Task prompt
How many lines in the material below include the word "Aepyceros"? Give only the number.

Available data
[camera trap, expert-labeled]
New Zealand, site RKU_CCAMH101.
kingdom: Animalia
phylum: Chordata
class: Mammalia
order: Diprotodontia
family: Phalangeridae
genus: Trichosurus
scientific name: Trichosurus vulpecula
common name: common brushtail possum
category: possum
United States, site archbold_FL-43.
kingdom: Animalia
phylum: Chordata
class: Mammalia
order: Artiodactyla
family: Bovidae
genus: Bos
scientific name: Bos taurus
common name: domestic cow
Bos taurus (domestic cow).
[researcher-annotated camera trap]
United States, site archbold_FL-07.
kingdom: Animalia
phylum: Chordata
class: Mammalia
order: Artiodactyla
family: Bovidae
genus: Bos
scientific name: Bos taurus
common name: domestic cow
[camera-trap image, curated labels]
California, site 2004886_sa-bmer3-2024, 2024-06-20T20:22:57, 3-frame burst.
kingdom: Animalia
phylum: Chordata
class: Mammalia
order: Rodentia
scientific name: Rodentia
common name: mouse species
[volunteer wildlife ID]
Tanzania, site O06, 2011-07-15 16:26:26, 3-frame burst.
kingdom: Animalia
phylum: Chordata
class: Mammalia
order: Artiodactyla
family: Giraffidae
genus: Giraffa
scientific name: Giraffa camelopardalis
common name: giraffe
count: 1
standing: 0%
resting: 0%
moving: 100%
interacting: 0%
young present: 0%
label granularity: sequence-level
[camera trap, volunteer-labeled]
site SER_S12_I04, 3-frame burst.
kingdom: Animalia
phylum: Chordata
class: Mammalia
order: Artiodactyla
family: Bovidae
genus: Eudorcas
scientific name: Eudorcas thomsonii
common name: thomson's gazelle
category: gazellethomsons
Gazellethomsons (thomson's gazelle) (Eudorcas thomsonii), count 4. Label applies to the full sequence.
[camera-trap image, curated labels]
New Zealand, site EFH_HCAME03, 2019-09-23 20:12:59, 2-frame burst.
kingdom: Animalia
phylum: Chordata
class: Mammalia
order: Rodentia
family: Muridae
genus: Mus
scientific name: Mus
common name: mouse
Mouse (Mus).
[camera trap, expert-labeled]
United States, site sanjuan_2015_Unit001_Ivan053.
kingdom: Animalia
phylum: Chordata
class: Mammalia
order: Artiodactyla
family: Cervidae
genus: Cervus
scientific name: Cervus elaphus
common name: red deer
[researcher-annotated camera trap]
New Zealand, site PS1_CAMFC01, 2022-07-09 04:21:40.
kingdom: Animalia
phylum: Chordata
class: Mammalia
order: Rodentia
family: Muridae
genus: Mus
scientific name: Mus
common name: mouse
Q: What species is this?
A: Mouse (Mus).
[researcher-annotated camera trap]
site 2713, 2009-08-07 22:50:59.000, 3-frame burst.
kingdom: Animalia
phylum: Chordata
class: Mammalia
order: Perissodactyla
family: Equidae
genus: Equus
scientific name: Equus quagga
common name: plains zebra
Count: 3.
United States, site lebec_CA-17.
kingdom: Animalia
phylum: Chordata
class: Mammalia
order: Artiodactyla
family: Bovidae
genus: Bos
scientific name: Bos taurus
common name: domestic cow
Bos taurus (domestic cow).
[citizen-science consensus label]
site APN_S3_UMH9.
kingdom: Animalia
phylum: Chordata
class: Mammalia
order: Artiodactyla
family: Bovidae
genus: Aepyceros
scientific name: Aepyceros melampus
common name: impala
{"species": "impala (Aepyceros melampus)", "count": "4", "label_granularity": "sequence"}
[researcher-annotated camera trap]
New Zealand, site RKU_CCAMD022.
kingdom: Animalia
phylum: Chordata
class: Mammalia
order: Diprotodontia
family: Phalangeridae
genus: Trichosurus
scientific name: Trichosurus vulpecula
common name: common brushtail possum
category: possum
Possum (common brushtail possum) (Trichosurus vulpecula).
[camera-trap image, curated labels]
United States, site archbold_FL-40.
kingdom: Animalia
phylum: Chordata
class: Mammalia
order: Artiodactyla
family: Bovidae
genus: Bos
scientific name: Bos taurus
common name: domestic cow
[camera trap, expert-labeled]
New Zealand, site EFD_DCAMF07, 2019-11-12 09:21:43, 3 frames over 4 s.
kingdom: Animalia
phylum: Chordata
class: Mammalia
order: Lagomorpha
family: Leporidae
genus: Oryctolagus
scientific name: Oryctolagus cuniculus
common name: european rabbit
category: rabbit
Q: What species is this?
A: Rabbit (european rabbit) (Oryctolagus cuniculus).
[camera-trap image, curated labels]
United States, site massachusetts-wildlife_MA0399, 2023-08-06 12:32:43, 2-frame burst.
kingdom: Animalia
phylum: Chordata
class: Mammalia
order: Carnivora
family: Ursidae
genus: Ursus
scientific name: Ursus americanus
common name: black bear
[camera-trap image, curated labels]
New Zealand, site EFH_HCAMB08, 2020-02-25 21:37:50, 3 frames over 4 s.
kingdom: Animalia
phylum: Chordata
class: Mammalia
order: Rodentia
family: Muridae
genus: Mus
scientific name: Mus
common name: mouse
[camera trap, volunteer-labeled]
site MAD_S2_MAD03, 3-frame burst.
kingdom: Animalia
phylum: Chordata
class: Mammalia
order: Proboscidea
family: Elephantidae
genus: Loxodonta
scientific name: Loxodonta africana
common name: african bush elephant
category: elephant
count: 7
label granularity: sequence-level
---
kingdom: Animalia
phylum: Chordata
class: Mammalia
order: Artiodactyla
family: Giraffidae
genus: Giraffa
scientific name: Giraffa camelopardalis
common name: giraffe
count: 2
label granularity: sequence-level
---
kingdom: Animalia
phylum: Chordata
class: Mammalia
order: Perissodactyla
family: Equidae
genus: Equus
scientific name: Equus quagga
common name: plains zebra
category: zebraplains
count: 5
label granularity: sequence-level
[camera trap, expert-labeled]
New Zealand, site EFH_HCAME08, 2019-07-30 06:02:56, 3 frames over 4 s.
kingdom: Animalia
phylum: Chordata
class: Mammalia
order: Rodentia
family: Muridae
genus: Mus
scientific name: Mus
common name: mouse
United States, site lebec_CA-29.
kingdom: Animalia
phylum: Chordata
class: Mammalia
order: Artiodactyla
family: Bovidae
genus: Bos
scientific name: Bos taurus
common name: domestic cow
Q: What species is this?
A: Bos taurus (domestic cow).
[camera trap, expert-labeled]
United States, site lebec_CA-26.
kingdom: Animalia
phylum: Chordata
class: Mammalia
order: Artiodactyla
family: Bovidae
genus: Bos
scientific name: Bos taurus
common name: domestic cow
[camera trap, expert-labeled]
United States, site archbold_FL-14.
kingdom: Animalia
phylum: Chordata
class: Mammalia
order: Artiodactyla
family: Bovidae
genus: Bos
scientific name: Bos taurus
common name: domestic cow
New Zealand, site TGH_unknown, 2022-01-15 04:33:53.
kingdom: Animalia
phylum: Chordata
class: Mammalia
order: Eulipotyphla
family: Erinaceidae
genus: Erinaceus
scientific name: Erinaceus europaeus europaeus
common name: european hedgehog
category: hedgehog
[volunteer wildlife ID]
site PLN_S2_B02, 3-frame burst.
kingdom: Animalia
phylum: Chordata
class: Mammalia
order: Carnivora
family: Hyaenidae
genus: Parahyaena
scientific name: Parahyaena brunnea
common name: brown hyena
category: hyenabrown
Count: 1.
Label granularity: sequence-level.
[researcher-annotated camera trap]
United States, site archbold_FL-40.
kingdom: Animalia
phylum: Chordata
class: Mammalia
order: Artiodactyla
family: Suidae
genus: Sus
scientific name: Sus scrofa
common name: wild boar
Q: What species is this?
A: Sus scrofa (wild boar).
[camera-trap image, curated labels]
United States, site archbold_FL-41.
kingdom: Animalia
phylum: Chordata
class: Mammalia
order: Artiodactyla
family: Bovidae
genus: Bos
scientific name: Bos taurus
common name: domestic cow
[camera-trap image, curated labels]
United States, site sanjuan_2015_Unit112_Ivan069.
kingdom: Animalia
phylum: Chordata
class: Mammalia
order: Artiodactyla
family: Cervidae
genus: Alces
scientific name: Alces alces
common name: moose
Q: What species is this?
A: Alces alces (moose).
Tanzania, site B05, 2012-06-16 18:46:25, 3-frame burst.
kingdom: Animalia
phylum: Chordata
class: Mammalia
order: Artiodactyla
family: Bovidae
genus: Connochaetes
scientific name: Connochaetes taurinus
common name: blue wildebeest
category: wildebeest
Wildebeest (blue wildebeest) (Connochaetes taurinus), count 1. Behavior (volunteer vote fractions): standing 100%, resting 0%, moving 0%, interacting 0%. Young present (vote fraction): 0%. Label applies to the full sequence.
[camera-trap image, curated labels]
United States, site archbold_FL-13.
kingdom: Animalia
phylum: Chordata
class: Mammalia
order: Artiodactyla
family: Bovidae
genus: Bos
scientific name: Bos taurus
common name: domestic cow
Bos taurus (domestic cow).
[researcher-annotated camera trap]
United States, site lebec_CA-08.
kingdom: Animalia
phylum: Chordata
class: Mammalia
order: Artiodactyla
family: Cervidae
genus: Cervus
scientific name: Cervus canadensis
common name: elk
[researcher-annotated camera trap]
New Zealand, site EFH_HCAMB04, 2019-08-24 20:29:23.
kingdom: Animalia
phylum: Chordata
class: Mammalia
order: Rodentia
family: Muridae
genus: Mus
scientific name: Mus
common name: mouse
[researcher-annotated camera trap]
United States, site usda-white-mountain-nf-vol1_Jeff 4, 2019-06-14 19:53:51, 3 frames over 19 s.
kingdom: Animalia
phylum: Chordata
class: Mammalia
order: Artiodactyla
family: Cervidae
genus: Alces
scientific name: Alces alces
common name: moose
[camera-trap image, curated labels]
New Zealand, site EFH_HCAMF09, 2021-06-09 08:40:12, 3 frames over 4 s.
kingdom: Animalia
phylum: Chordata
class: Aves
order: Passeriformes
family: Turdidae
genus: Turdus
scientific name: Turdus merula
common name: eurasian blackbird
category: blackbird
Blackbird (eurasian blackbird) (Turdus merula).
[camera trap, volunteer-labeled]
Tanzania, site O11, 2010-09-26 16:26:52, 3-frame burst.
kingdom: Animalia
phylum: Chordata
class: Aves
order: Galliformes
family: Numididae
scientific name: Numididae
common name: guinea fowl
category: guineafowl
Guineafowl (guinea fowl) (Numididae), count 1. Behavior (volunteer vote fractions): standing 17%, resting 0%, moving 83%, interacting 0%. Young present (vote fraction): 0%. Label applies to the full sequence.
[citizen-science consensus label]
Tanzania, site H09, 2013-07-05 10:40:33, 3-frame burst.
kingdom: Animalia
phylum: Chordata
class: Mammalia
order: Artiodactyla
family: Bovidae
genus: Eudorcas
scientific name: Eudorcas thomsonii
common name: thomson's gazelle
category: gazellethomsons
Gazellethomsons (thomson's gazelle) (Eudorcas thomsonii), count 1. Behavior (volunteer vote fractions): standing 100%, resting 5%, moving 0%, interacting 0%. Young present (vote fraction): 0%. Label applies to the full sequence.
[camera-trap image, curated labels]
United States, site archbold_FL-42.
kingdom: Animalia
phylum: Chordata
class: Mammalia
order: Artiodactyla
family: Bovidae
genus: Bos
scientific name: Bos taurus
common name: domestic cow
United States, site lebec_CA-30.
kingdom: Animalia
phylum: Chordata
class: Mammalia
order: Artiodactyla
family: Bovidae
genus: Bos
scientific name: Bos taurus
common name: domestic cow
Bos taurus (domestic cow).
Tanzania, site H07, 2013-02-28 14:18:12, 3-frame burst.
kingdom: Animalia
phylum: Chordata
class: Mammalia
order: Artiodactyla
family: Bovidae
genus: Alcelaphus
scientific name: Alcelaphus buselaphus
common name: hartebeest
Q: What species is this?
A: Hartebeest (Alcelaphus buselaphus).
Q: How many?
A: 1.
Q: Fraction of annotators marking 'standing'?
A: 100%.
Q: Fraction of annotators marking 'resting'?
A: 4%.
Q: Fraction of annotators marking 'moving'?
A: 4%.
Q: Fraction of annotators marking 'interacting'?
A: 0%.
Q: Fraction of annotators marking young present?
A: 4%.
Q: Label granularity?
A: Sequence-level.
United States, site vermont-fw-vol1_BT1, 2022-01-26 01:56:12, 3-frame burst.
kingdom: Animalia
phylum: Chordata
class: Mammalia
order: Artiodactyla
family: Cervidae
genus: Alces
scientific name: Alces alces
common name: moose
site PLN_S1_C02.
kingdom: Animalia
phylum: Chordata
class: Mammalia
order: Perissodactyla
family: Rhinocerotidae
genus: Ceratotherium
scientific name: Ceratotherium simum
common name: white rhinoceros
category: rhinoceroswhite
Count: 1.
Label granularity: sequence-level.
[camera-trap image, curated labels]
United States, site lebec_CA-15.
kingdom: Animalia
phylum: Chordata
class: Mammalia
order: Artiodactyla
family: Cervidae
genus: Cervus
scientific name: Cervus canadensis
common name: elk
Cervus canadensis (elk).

Task solution
3